He infamously got rejected from art school earlier in his life and struggled to make a living as a painter.
While his paintings were pretty bland, the fact that they were done by one of history's greatest monsters has made them the target of morbid fascination.
Some of them have sold for big money at auctions while others have been seized by the US government and kept in storage, never to be shown to the public.
This is part of one-off show Jimmy Carr Destroys Art, a televised debate show airing on 24 October which will take controversial and expensive pieces of art and decide whether they ought to be saved or destroyed.
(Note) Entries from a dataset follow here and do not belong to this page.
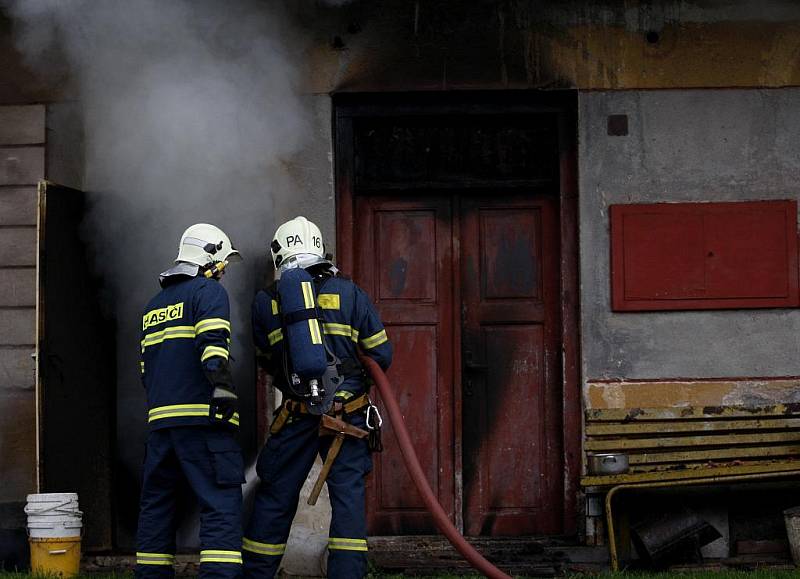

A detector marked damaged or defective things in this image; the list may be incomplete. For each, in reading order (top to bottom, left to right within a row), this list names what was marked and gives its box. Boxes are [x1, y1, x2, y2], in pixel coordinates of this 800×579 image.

burnt door frame [332, 92, 580, 540]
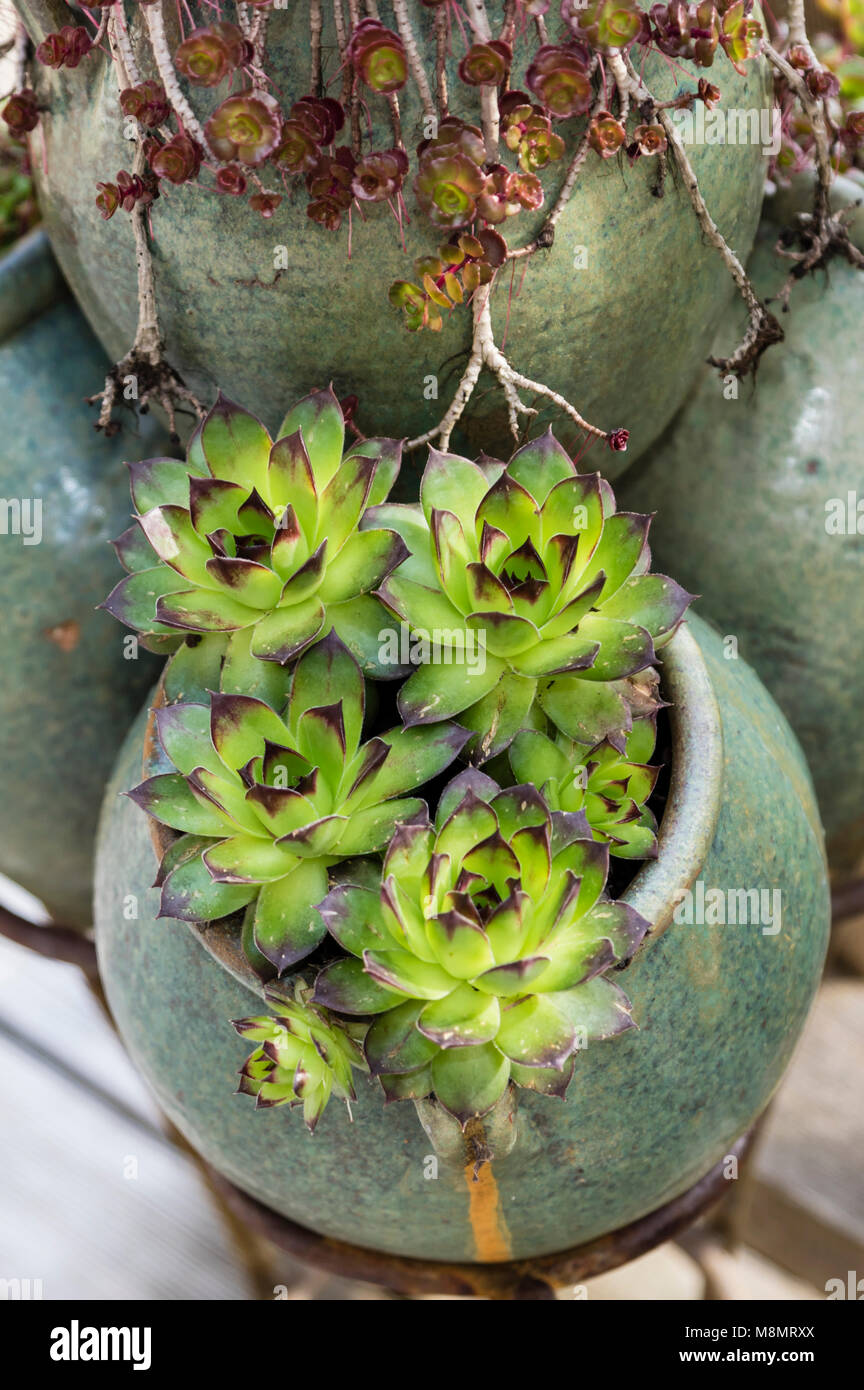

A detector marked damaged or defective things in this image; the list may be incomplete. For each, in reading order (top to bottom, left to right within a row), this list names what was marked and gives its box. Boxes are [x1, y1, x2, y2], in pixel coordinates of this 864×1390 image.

rust stain on pot [42, 622, 79, 653]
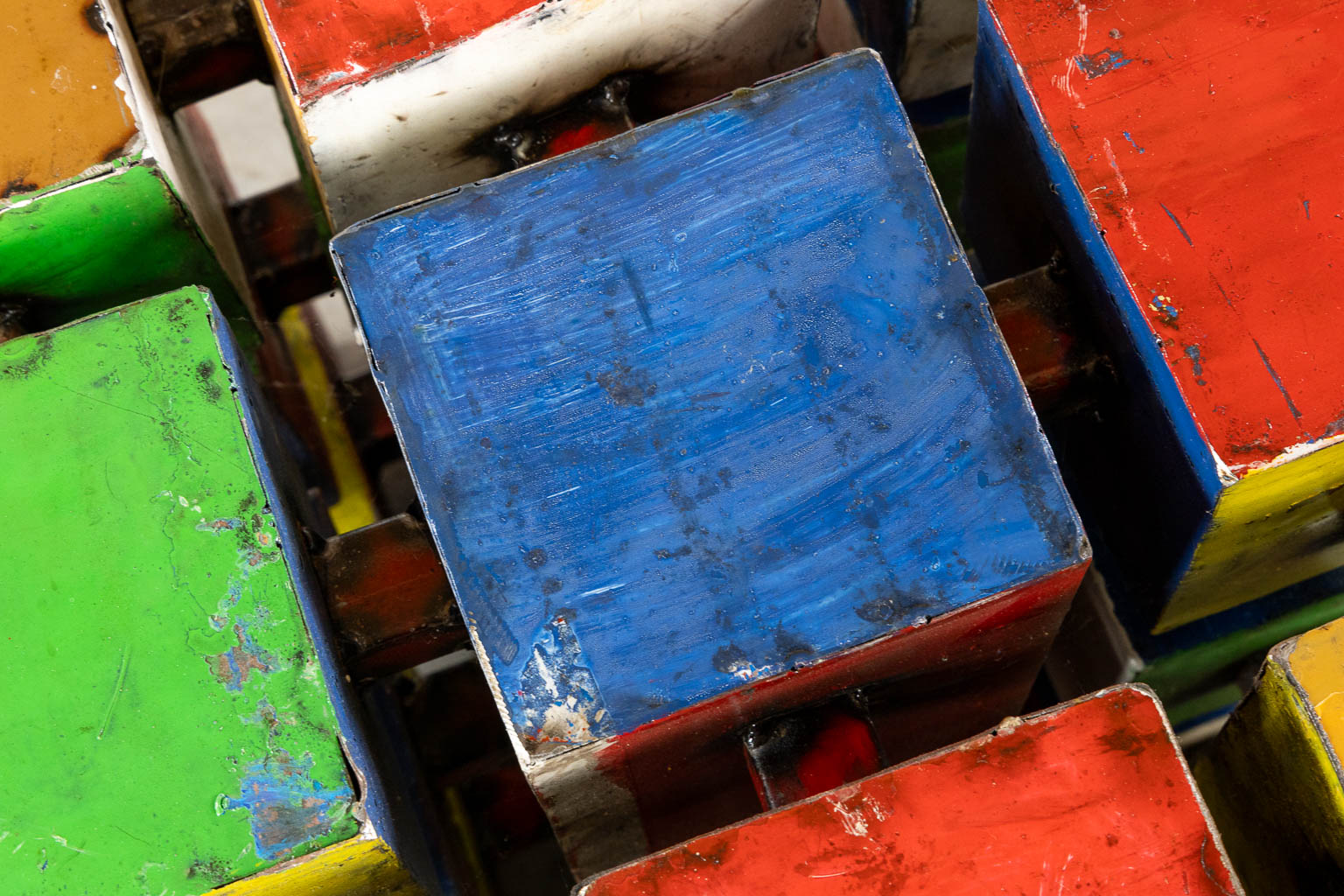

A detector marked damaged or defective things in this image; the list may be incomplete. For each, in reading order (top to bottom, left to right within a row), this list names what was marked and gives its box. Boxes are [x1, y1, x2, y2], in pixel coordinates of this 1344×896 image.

peeling green paint [0, 158, 254, 346]
peeling green paint [0, 291, 357, 892]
Some of them could end up being torched by a flamethrower, while if the audience decides to destroy the Hitler painting it'll be fed through a shredder.
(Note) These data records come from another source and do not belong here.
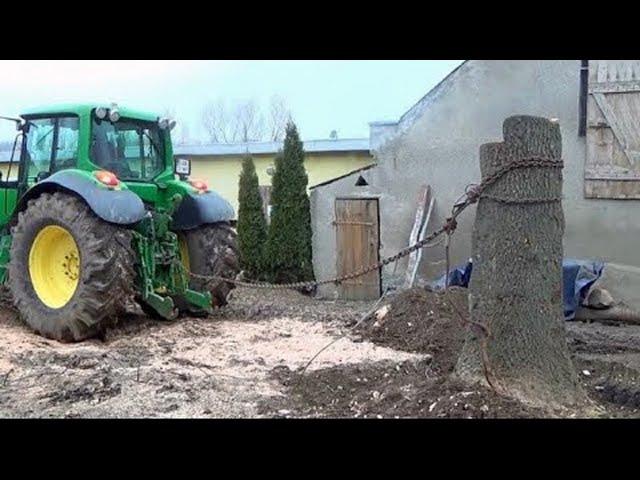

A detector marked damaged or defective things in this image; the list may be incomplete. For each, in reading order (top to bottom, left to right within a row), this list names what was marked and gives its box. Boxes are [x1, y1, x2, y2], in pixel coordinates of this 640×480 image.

rusty chain [188, 158, 564, 292]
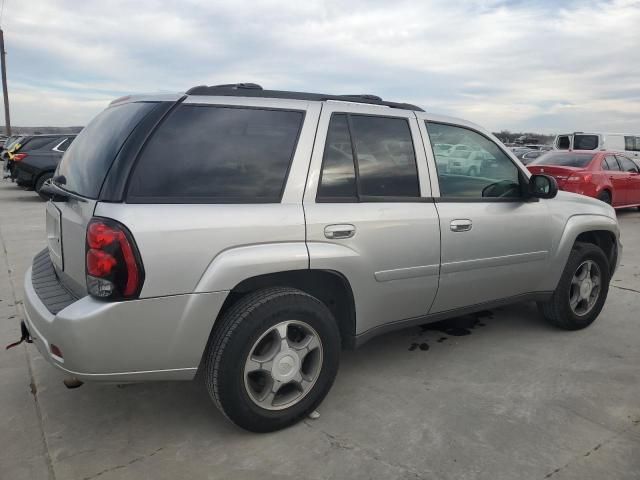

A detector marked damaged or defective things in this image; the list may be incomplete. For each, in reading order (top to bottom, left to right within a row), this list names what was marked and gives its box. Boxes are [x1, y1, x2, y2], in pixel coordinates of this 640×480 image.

cracked concrete [1, 181, 640, 480]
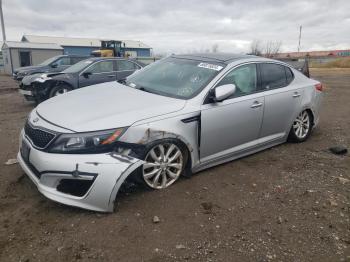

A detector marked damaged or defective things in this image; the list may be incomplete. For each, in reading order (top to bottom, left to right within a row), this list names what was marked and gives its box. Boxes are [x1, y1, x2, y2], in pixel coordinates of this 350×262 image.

crushed front bumper [17, 133, 143, 213]
damaged silver sedan [16, 53, 322, 211]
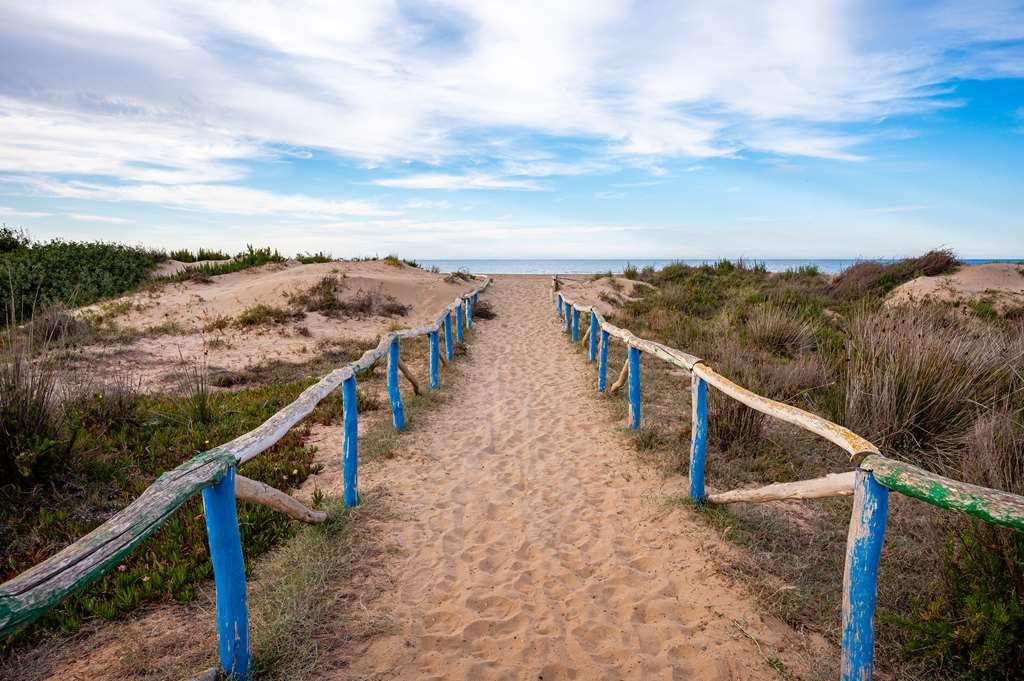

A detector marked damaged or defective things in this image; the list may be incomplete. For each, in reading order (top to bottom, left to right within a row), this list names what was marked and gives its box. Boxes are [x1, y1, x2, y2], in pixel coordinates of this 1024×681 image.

peeling paint on post [342, 376, 358, 503]
peeling paint on post [387, 335, 403, 430]
peeling paint on post [622, 346, 638, 430]
peeling paint on post [692, 374, 708, 501]
peeling paint on post [200, 466, 248, 679]
peeling paint on post [839, 471, 888, 675]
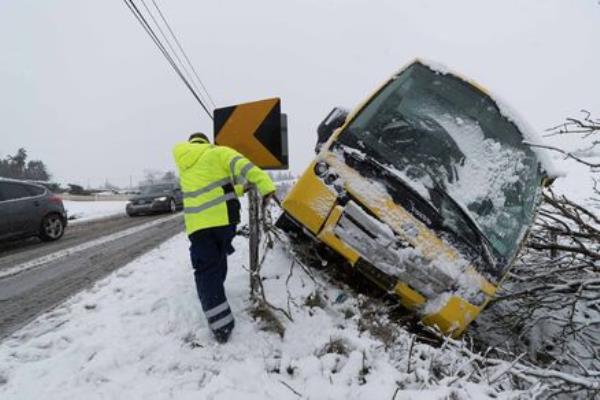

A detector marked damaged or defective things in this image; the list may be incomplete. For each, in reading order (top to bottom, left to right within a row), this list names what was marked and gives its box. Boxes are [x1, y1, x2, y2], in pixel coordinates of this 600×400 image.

damaged bus front [276, 60, 552, 334]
Speaking to The Guardian, Channel 4 director of programming Ian Katz said that the pitch behind the show was something that was 'difficult and expensive'.
He said: "There are advocates for each piece of art, So you’ve got an advocate for Hitler.
"There’ll be someone arguing not for Hitler, but for the fact that his moral character should not decide whether or not a piece of art exists or not."
Of the decision to launch the show, Channel 4 said: "Jimmy Carr Destroys Art is a thoughtful and nuanced exploration of the limits of free expression in art, and whether work by morally despicable artists still deserves to be seen.
"It speaks directly to the current debate around cancel culture and is in a long tradition of Channel 4 programming."
And alongside the Hitler painting, other works of art to be debated on and possibly destroyed will be a vase made by the highly misogynistic Picasso, as well as artworks by paedophile Rolf Harris and convicted sex offender Eric Gill.
Even if the audience votes to save the Hitler painting, Channel 4 have said they'll get rid of it anyway, confirming that it'll be 'appropriately' disposed of once the show is done.
Katz has said the show is the type of programme which takes risks Channel 4 probably wouldn't be able to take if it ended up being privatised as the government had planned.